● **DIRECTION 1**: Duplicate the passage in the essay about a first museum visit, starting at "I glanced at" and ending at "with his mother.".
● **DIRECTION 2**: In the essay about a first museum visit, what paintings does the narrator describe seeing in the first room?
● **DIRECTION 3**: According to the essay about a first museum visit, what car did the friend from theater class drive?

--- Start EXCERPT PROVIDED ---

First Art Love
I had expected to feel out of place at the museum, but it felt sacred.
By Shemaiah Gonzalez Posted in Prose on July 26, 2021 0 Comments 5 min read
The Burning Previous Dissolution Next

Growing up in East Los Angeles, my family’s idea of art was the portrait of a snowy-haired man praying over his loaf of bread. “Give Us Our Daily Bread” was the implication as the image hung over the nook in the kitchen where we ate our meals. It is the only picture I remember on the walls of my youth. It wasn’t framed but somehow stamped on a slice of faux tree stump.

I was in high school when a friend from my theater class invited me to the Norton Simon Museum. The friend had a ‘72 Nova with bench seats. We could fit about 10 theater kids in there if we were strategic about it.

I don’t think any of us had grown up feeling like art was something we could approach. Graffiti, silkscreen and maybe Disney were for the likes of us. But the stuff in museums, that was for kids in John Hughes movies or people who lived in New York. Not us.

Yet we had found a home in theater, a safe place for weirdos: kids from blue-collar families who liked to read poetry and Nineteenth-Century British literature. We attempted Shakespeare in our Chicano accents and although most of us had never left the state of California, we identified with Eugene Morris Jerome in Brighton Beach Memoirs: Why not venture into other arts and see what they were about? Norton Simon was free for students and if we each threw our pocket change in the ashtray, there was enough for gas.

The Nova shook and lurched as we pulled into the museum parking. The car seemed far too loud in the rich Pasadena sunshine. We waited for kids in the front seat to exit before those of us in the back began to unfold out of the car.

I had expected to feel out of place at the museum, but it felt sacred. I felt as if me, my friends and other patrons all arrived as equals, empty, expecting to be fulfilled in some way. The museum felt not unlike a church. In fact, it felt like what I had always wanted church to be, quiet, clean, high ceilings, not the putrid school gyms my church rented for weekend worship.

I glanced at the pictures in the first room.  A large painting of what appeared to be a homeless man rendered in a palette of grays and browns hung at the far end of the room. Closer to me, I saw a small still life of apples and pears, long past their prime. Many of my friends stood around a colorful painting of a dark-skinned boy with his mother.

--- End EXCERPT PROVIDED ---
--- Start SOURCE EXCERPT ---

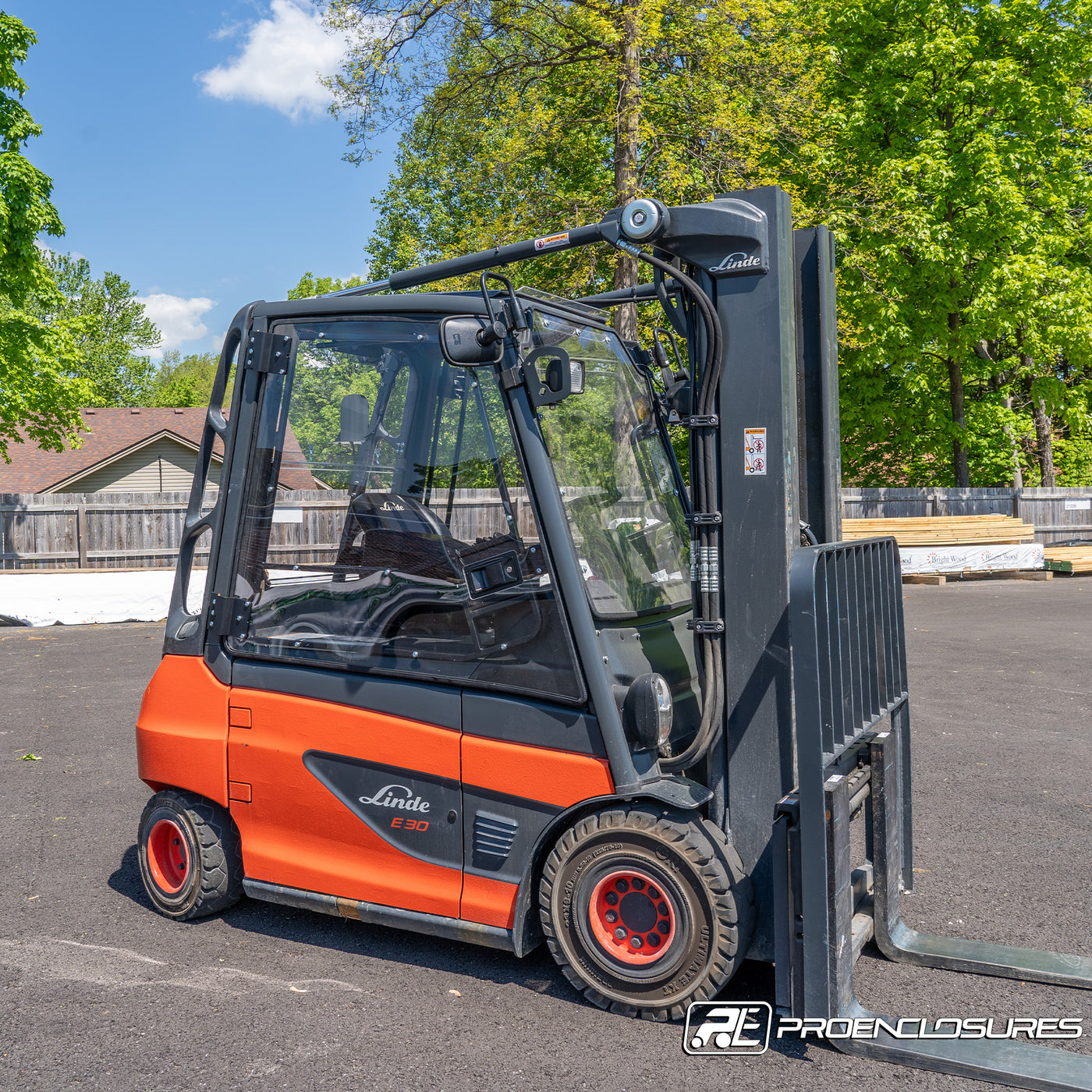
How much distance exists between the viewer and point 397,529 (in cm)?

--- End SOURCE EXCERPT ---

● **TASK OUTPUT 1**:
I glanced at the pictures in the first room.  A large painting of what appeared to be a homeless man rendered in a palette of grays and browns hung at the far end of the room. Closer to me, I saw a small still life of apples and pears, long past their prime. Many of my friends stood around a colorful painting of a dark-skinned boy with his mother.

● **TASK OUTPUT 2**:
- A large painting of what appeared to be a homeless man, in grays and browns
- A small still life of apples and pears, long past their prime
- A colorful painting of a dark-skinned boy with his mother

● **TASK OUTPUT 3**: A '72 Nova with bench seats.